Applicable Legal Standard

There is a six-month statute of limitations for unfair labor practice complaints. “[A] complaint shall not be processed for any unfair labor practice occurring more than six months before the filing of the complaint with the commission.” RCW 47.64.132(1). The six-month statute of limitations period begins to run when the complainant knows or should know of the violation.  City of Bellevue, Decision 9343-A (PECB, 2007) (citing City of Bremerton, Decision 7739-A (PECB, 2003)), Washington State Ferries, MEC Decision 210 (1999). The start of the six-month period, also called the triggering event, occurs when a potential complainant has “actual or constructive notice of” the complained-of action. Emergency Dispatch Center, Decision 3255-B (PECB, 1990).

To determine timeliness, the Commission looks at the dates of events in the complaint in relation to the filing date. Filing by email attachment is subject to limitations including, “If an electronic filing is received by the agency after office hours, the documents will be deemed filed on the next business day the office is open.” WAC 391-08-120(4)(e) and (5)(iv).

Application of Standard

To determine timeliness, the Commission looks at the dates of events in the complaint in relation to the filing date. The metadata created by the successful transmission of the email or electronic filing constitutes the time of service. WAC 391-08-120(4)(e). The metadata shows the complaint was received by PERC on January 16, 2020, at 11:08 p.m. PERC’s office closes at 5:00 p.m. Timeliness is based on the date the complaint was filed. Because the complaint was filed after 5:00 p.m. on January 16, 2020, the document is deemed filed on January 17.

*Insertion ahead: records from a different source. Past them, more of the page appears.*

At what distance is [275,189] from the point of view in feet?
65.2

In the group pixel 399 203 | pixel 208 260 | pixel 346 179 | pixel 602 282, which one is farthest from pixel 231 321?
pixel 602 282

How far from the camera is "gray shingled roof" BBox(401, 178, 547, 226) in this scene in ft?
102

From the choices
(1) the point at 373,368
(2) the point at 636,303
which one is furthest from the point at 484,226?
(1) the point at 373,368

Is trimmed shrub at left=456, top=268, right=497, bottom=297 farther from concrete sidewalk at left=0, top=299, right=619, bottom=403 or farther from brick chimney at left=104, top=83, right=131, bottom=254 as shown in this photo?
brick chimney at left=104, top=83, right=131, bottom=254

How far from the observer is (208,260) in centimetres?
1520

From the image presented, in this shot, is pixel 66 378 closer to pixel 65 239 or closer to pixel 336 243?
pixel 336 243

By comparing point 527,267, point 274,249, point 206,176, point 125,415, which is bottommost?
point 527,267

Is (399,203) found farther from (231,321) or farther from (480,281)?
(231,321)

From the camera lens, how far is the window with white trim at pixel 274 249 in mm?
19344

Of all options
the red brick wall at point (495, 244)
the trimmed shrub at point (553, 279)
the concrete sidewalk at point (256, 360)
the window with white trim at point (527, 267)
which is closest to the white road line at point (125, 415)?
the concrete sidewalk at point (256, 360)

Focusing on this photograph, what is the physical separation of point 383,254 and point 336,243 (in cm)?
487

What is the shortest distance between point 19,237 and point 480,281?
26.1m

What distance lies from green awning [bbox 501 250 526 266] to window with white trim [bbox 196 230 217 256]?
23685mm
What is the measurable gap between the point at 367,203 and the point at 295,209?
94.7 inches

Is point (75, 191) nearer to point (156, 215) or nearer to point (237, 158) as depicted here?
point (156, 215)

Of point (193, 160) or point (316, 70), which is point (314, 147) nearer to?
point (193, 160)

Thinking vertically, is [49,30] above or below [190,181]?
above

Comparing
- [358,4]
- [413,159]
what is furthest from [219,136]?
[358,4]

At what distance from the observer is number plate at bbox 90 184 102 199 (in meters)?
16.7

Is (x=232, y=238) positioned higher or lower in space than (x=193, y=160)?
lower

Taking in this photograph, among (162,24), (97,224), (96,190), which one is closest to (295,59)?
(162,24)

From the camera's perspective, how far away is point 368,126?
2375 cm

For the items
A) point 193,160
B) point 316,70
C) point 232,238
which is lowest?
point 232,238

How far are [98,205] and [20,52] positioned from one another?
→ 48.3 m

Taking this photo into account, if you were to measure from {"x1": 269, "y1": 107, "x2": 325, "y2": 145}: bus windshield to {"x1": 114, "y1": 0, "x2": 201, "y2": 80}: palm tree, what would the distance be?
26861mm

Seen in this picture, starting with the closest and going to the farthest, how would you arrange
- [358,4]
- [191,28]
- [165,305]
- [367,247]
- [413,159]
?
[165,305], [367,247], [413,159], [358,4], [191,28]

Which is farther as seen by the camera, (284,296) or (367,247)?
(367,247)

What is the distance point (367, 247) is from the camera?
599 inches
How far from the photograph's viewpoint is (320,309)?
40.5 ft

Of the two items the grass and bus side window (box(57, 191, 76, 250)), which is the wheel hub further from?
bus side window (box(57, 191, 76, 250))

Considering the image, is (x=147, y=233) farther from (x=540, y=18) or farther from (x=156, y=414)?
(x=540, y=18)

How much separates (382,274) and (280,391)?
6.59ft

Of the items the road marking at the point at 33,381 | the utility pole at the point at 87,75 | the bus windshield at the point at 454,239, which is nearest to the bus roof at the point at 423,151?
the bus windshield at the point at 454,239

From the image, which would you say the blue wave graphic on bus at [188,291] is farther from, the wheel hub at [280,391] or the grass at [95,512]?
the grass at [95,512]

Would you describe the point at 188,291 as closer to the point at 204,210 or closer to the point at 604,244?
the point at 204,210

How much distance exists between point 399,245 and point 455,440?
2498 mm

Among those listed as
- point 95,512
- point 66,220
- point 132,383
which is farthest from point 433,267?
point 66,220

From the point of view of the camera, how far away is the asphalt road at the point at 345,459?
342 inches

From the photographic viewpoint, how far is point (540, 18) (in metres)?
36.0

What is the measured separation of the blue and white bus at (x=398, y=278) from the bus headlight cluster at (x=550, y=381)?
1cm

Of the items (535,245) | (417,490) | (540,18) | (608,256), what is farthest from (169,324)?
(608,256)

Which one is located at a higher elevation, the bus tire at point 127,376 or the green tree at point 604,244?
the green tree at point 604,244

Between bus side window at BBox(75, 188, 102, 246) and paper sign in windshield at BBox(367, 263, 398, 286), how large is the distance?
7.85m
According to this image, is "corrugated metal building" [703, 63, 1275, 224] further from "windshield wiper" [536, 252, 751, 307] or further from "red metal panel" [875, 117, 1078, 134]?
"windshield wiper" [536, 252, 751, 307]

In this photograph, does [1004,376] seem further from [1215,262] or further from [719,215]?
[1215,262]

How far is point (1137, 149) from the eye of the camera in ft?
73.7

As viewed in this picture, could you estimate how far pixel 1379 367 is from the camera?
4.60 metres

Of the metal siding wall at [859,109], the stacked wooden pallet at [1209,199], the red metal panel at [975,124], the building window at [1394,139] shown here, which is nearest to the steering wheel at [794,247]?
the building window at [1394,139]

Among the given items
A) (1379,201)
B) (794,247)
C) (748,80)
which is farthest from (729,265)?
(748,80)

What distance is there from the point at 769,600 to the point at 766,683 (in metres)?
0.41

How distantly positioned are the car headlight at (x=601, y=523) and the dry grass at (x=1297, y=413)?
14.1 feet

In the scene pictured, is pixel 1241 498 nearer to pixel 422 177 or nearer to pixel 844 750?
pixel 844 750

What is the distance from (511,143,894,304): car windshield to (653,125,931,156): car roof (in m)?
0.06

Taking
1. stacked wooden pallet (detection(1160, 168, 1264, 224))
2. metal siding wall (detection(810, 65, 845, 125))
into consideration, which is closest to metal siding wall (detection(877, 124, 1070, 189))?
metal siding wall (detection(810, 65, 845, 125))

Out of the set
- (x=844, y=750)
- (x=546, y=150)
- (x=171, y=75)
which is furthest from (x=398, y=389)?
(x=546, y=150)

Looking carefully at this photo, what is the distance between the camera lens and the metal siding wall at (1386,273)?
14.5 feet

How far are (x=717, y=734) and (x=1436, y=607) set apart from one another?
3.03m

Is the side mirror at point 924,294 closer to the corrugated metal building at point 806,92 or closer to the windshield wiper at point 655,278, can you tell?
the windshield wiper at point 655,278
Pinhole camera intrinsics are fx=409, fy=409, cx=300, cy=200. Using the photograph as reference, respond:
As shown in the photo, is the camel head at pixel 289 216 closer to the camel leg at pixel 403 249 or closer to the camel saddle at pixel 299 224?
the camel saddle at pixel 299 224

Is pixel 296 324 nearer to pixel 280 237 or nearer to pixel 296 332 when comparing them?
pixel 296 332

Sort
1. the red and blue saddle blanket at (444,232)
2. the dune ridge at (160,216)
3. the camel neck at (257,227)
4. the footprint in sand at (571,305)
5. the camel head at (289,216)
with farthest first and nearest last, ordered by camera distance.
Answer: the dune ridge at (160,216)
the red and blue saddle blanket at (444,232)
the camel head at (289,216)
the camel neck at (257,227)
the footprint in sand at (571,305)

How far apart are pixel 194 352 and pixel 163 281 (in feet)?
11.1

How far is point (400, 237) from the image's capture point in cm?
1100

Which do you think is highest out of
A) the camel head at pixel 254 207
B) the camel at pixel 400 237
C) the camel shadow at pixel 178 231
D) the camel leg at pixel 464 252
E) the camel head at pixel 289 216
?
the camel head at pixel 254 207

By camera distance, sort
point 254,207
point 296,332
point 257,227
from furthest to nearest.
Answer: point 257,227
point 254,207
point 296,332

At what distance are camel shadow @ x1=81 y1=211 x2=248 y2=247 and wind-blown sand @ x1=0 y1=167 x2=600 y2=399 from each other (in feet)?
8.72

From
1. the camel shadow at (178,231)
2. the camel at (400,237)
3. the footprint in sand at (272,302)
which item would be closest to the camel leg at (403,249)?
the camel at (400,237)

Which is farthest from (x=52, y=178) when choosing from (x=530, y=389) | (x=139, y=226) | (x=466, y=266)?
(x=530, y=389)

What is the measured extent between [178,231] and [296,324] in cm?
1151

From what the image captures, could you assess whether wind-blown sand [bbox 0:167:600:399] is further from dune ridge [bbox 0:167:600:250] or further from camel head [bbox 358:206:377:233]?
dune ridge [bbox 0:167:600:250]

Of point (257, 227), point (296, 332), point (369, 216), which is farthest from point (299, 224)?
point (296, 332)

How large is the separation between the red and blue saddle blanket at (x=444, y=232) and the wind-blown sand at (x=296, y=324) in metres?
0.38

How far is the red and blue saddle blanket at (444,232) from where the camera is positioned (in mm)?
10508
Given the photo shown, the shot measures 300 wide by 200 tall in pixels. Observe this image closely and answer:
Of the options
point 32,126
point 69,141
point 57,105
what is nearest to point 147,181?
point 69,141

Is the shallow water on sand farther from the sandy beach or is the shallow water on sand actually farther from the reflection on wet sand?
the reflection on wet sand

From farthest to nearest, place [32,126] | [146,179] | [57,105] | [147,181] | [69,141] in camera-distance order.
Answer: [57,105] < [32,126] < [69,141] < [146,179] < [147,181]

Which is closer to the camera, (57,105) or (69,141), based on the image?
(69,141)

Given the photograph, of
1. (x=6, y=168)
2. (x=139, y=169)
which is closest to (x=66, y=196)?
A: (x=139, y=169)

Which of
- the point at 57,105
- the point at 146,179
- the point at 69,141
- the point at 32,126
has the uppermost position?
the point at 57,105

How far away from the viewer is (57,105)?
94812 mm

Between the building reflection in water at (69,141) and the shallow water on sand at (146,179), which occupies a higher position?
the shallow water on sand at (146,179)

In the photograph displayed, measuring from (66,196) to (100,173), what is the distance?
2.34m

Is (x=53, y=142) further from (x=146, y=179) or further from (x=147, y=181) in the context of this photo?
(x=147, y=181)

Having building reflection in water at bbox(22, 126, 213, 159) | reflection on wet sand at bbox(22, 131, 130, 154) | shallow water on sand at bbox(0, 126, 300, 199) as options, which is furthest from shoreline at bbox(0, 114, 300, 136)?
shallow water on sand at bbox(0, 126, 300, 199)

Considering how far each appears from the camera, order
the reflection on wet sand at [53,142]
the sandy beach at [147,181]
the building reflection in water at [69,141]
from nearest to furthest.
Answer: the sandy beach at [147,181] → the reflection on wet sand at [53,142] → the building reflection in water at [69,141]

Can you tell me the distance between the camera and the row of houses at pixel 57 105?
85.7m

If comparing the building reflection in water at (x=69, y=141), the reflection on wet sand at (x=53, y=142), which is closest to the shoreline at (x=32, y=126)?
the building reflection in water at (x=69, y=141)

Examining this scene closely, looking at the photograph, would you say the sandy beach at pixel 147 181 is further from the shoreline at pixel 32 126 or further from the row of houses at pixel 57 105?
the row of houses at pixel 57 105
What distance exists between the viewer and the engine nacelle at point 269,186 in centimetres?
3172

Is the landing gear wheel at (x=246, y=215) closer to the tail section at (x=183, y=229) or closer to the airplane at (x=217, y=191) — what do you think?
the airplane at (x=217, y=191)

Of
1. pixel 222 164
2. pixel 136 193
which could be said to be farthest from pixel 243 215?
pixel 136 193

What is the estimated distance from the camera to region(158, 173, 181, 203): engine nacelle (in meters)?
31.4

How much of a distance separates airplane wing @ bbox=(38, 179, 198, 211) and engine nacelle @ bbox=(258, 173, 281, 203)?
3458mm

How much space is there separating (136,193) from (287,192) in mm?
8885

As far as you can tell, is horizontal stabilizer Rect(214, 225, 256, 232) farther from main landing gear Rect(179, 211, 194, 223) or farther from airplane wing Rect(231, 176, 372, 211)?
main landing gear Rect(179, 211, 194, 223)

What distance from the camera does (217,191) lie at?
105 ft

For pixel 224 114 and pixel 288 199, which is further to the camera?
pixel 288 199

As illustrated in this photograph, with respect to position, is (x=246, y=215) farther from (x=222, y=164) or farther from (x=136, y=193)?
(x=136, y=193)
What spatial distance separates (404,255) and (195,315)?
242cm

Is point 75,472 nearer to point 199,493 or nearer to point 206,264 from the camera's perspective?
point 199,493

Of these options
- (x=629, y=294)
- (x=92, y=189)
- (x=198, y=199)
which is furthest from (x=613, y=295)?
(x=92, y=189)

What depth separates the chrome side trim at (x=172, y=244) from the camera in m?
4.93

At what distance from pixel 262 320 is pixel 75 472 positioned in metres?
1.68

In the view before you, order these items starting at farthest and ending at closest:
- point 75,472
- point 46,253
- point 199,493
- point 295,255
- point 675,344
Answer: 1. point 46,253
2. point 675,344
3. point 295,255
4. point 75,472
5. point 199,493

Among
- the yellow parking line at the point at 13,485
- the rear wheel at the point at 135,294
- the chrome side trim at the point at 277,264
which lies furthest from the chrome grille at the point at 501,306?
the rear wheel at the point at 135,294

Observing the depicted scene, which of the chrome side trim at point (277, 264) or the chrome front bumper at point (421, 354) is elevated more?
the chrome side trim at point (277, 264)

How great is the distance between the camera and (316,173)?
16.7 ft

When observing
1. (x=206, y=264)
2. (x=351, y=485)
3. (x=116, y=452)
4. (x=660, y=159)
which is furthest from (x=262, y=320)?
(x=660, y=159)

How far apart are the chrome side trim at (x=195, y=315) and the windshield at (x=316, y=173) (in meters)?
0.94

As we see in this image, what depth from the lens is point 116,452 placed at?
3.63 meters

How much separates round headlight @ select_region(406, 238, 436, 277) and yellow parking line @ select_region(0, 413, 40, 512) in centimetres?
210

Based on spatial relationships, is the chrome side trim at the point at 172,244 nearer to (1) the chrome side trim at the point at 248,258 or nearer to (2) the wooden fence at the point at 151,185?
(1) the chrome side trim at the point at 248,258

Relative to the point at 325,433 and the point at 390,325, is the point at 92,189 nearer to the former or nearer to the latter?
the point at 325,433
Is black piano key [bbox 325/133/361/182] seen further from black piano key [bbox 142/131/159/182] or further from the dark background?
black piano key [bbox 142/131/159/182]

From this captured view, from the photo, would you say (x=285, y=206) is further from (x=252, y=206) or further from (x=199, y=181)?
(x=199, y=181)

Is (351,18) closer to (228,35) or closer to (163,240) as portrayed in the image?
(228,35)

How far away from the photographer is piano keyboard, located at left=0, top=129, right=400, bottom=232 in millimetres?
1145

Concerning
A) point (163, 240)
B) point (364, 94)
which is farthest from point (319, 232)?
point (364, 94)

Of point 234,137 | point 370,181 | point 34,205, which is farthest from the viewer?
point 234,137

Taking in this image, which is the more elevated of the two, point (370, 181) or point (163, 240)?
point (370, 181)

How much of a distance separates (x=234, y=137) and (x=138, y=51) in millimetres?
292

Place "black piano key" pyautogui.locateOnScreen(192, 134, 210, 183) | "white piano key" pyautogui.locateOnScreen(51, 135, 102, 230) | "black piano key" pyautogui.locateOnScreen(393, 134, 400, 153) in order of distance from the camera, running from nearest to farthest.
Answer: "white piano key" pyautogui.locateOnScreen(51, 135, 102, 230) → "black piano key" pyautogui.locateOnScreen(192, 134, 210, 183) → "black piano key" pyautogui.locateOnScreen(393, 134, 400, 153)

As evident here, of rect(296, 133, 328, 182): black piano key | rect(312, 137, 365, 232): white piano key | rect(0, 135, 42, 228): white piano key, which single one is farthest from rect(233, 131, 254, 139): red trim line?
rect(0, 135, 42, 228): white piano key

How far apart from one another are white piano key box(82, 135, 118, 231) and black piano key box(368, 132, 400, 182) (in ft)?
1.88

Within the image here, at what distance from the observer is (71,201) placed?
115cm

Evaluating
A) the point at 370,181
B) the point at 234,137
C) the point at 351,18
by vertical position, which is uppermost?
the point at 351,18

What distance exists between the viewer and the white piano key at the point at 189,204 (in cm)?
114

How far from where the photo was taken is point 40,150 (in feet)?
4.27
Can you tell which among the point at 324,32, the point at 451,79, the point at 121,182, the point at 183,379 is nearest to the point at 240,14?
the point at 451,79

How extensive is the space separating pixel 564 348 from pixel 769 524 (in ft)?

In order to be timely, the complainant would have needed to describe new events that took place on or after July 17, 2019. According to the complaint, the employer began scratching pay sheets when overtime was submitted in May 2019. On July 10, 2019, the employer allegedly stated it would return to paying the employees overtime in one hour increments when they worked on watches scheduled beyond twelve and one-half hours. On July 16, 2019, the employer notified the union that it was not going to return to paying overtime in one hour increments.

On August 29, 2019, the union received an employee’s scratched time sheet where overtime was provided in six minute increments. The timesheet included a stamp, used for the first time, which read, “.04 minutes each day per MEC CASE NO20-04 DECISION NO. 491 – MEC.” Based on the facts alleged in the complaint, the employer did not change the practice of scratching pay sheets and paying overtime in six minute increments. The change in August 2019, was the addition of the stamp articulating the practice the employer was already using.

The union allegedly had notice of the employer’s practice of paying overtime in six minute increments in May 2019 and again on July 16, 2019. The only alleged change in August is that the employer placed a new stamp on the employee’s time sheet. Thus, even if the July 16, 2019, began a new timeline, the union had actual knowledge of the employer not paying the overtime in one hour increments on July 16, 2019. The complaint would have needed to be filed no later than January 16, 2020, at 5:00 p.m., to have been timely. The mere adding of a stamp on the pay sheet explaining the employer’s action in August 2019 does not create a new start date for the statute of limitations. The union had actual knowledge of the change on July 16, 2019. Thus the amended complaint must be dismissed.

ORDER

 

The amended complaint charging unfair labor practices in the above-captioned matter is DISMISSED for failure to state a cause of action.

 

ISSUED at Olympia, Washington, this  12th  day of March, 2020.

 

PUBLIC EMPLOYMENT RELATIONS COMMISSION

 

 

 

EMILY K. WHITNEY, Unfair Labor Practice Administrator

 

 

This order will be the final order of the

agency unless a notice of appeal is filed

with the Commission under WAC 391-45-350.



[1]               At this stage of the proceedings, all of the facts alleged in the complaint are assumed to be true and provable. The question at hand is whether, as a matter of law, the complaint states a claim for relief available through unfair labor practice proceedings before the Public Employment Relations Commission.